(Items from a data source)
• • •

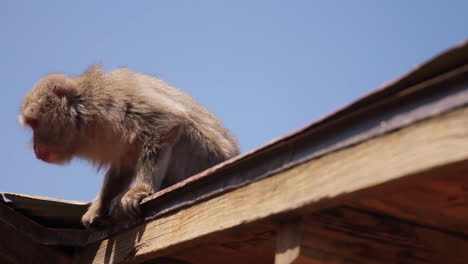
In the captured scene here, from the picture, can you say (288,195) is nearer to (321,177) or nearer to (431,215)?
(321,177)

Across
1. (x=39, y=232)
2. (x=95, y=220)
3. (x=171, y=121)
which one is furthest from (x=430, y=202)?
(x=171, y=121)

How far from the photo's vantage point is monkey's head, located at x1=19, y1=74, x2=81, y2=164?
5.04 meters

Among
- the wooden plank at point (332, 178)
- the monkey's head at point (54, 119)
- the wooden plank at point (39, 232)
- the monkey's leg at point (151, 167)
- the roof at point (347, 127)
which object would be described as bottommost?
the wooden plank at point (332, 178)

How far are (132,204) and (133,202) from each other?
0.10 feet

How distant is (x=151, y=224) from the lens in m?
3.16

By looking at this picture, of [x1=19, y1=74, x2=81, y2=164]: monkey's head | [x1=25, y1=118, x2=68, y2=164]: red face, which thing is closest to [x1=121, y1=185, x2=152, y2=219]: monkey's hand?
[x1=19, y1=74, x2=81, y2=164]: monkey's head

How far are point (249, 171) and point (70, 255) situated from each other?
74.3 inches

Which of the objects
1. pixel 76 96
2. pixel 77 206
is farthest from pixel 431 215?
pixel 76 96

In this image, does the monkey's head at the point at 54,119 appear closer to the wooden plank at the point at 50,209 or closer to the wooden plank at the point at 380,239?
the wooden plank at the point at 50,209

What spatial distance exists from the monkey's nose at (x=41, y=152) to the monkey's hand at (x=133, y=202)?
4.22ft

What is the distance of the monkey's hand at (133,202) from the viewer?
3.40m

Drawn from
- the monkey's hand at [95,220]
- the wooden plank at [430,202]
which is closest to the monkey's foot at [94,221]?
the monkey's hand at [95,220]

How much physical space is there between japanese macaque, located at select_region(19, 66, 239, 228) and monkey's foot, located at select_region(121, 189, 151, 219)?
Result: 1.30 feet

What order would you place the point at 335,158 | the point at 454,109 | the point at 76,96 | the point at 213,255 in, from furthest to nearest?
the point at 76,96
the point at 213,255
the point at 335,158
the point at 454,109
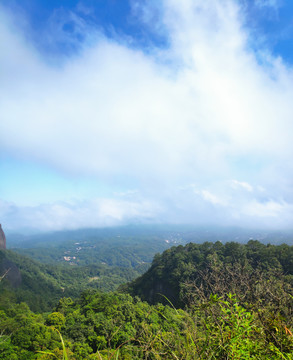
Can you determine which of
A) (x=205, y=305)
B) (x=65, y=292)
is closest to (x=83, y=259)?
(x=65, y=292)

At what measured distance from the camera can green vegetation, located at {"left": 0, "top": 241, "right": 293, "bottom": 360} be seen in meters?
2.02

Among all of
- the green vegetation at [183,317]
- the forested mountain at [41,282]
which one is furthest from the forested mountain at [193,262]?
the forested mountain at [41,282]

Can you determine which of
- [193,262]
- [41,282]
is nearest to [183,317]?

• • •

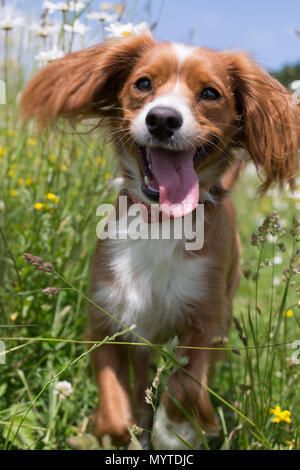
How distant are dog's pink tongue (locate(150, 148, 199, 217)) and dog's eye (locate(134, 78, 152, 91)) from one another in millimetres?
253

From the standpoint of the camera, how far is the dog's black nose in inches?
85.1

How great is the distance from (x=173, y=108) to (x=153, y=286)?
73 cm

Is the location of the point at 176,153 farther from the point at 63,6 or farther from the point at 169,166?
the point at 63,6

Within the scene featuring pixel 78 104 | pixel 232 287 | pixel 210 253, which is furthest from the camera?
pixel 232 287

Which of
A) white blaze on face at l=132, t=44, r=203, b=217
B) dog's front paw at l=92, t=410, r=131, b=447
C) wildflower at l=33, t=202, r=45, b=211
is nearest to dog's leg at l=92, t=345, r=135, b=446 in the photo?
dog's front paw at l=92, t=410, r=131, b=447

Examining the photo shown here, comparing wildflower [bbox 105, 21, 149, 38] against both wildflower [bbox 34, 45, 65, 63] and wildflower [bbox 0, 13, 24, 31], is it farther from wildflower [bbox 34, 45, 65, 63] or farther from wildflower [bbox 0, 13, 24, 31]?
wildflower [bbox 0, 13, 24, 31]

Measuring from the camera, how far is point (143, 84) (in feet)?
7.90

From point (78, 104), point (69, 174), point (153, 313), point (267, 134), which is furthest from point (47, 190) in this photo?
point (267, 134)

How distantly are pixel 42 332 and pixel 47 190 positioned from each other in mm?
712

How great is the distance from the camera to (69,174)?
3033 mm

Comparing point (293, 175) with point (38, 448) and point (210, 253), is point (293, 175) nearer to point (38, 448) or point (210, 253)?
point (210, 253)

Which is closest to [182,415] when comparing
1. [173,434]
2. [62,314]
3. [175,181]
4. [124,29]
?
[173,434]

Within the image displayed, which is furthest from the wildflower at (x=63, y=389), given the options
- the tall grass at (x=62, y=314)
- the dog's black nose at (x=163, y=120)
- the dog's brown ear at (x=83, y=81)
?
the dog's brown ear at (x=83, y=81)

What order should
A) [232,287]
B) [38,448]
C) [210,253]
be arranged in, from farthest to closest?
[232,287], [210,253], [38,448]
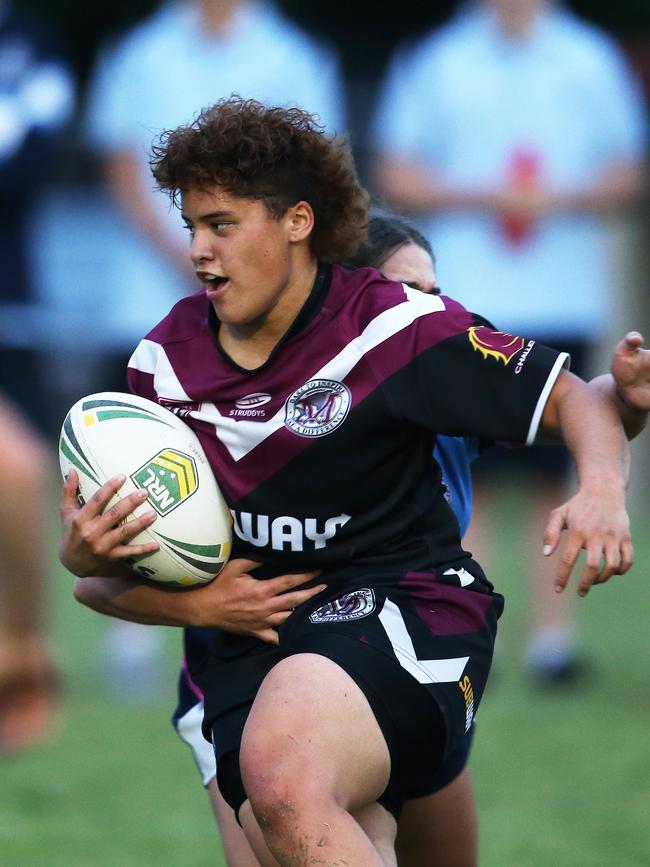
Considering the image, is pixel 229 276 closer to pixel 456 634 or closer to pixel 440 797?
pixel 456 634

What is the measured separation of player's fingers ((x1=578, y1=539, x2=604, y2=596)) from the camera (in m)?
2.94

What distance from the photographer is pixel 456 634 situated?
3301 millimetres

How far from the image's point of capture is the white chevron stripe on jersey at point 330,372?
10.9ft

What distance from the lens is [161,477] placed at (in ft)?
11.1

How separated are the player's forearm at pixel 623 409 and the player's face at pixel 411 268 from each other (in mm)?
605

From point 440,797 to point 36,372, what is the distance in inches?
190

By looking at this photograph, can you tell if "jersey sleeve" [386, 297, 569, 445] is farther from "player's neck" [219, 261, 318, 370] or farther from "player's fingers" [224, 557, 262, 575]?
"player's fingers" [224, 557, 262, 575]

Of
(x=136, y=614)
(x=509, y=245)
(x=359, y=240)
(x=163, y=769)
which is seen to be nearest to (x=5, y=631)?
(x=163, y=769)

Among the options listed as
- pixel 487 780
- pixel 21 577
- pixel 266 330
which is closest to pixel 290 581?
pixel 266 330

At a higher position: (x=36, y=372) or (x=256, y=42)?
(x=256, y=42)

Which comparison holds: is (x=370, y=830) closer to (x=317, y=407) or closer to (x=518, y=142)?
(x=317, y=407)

• • •

→ **JOB**
In the listing, from the line with "Within the image" to the line with "[232,287], [210,253], [38,448]", replace "tall grass" with "long grass" and leave everything else unchanged.

→ **FULL RESPONSE**
Within the image displayed, which is furthest from the wildflower at (x=63, y=389), given the options
- the long grass at (x=62, y=314)
- the dog's black nose at (x=163, y=120)
- the dog's brown ear at (x=83, y=81)
?
the dog's brown ear at (x=83, y=81)

What order should
A) [232,287]
B) [38,448]
C) [210,253]
be arranged in, from farthest to closest?
[232,287], [210,253], [38,448]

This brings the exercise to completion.